- Task to complete: Locate every line below that contains the word "disk" and copy it.
START Dataset entries
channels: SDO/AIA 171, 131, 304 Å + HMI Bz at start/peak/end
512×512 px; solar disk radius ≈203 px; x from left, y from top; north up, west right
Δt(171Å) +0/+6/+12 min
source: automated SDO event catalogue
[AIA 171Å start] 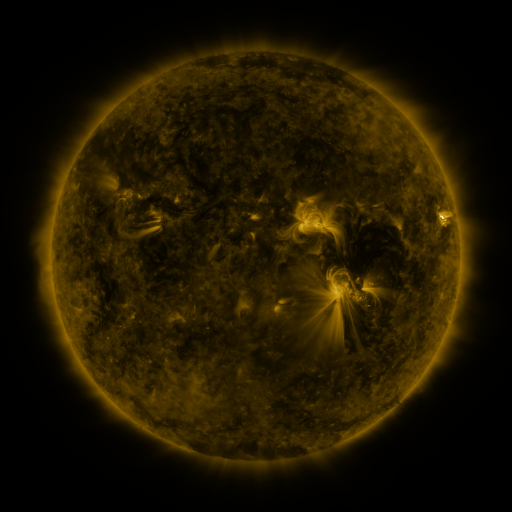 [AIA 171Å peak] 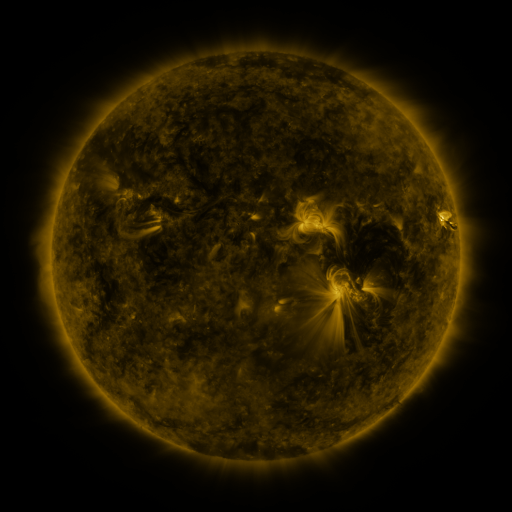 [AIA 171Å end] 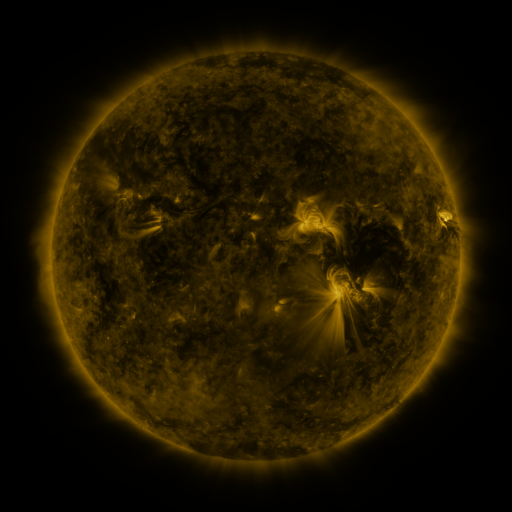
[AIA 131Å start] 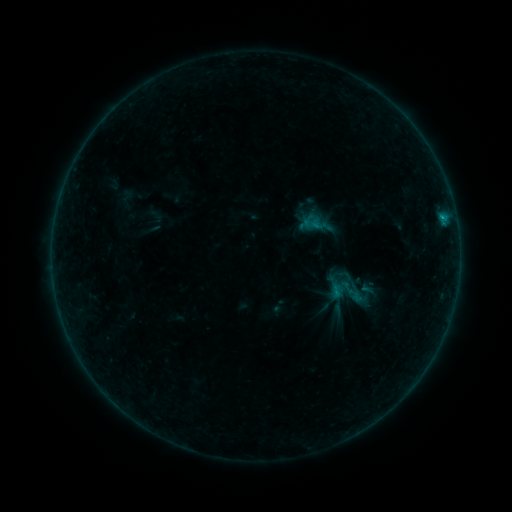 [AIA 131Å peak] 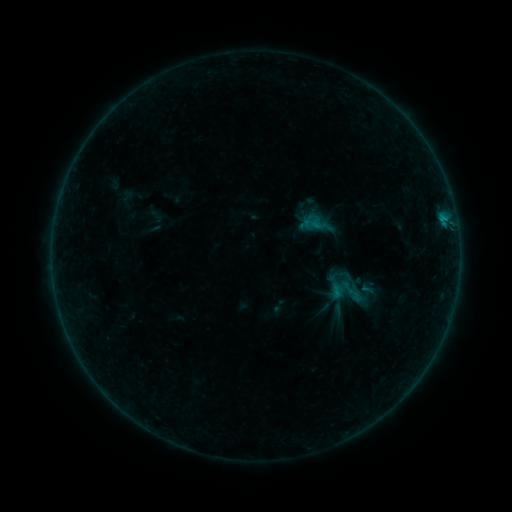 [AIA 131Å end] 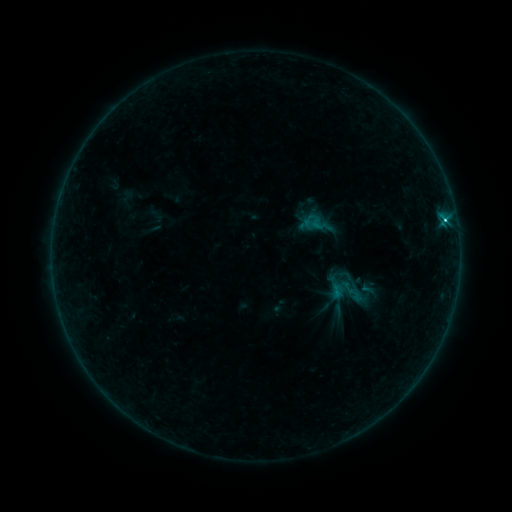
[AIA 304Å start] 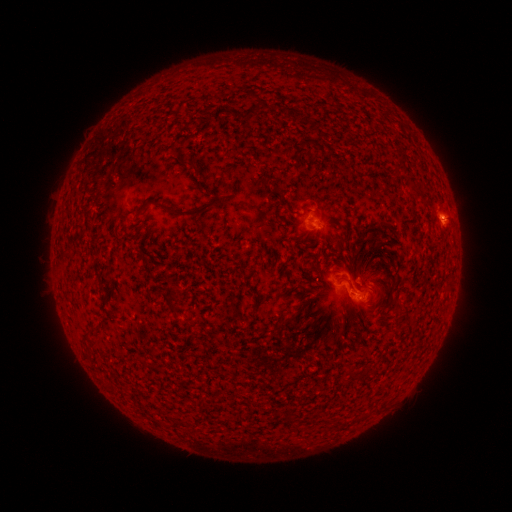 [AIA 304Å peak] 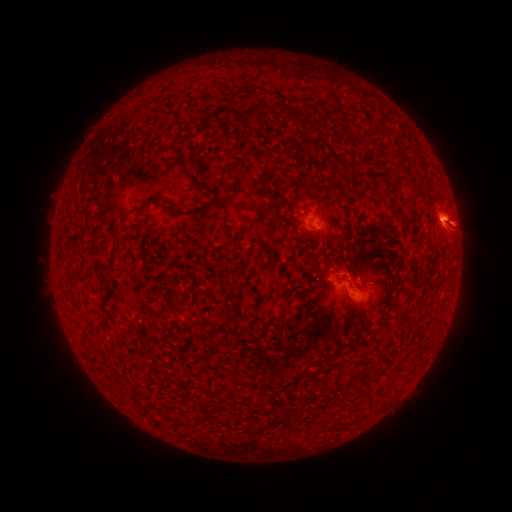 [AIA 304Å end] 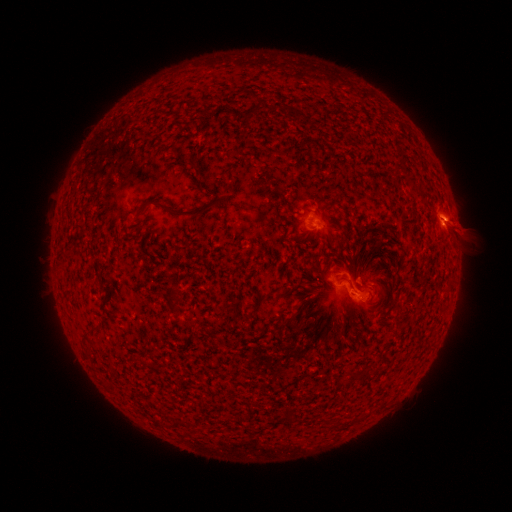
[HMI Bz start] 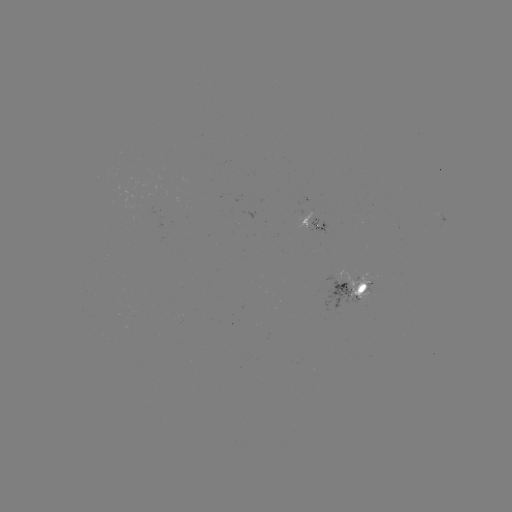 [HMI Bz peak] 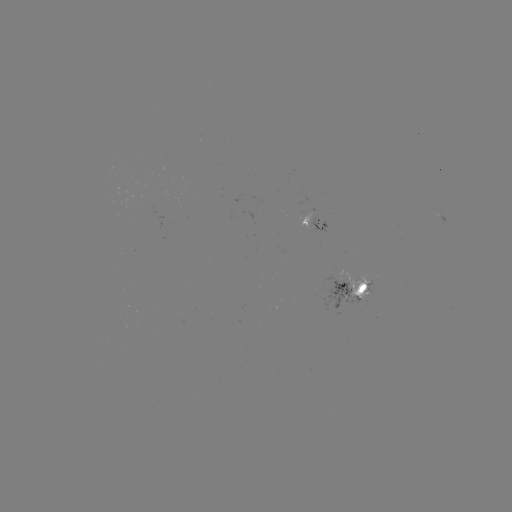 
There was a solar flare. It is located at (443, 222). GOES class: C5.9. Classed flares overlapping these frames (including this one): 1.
END Dataset entries
START Dataset entries
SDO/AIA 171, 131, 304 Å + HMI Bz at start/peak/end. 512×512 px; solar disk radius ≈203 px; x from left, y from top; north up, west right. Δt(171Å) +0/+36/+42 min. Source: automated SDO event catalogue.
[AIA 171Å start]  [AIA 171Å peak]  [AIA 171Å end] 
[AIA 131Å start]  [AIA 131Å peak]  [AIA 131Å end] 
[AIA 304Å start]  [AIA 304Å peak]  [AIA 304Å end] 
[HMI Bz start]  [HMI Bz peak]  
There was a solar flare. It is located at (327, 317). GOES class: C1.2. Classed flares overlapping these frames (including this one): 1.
END Dataset entries
- Answer box:
512×512 px; solar disk radius ≈203 px; x from left, y from top; north up, west right
SDO/AIA 171, 131, 304 Å + HMI Bz at start/peak/end. 512×512 px; solar disk radius ≈203 px; x from left, y from top; north up, west right. Δt(171Å) +0/+36/+42 min. Source: automated SDO event catalogue.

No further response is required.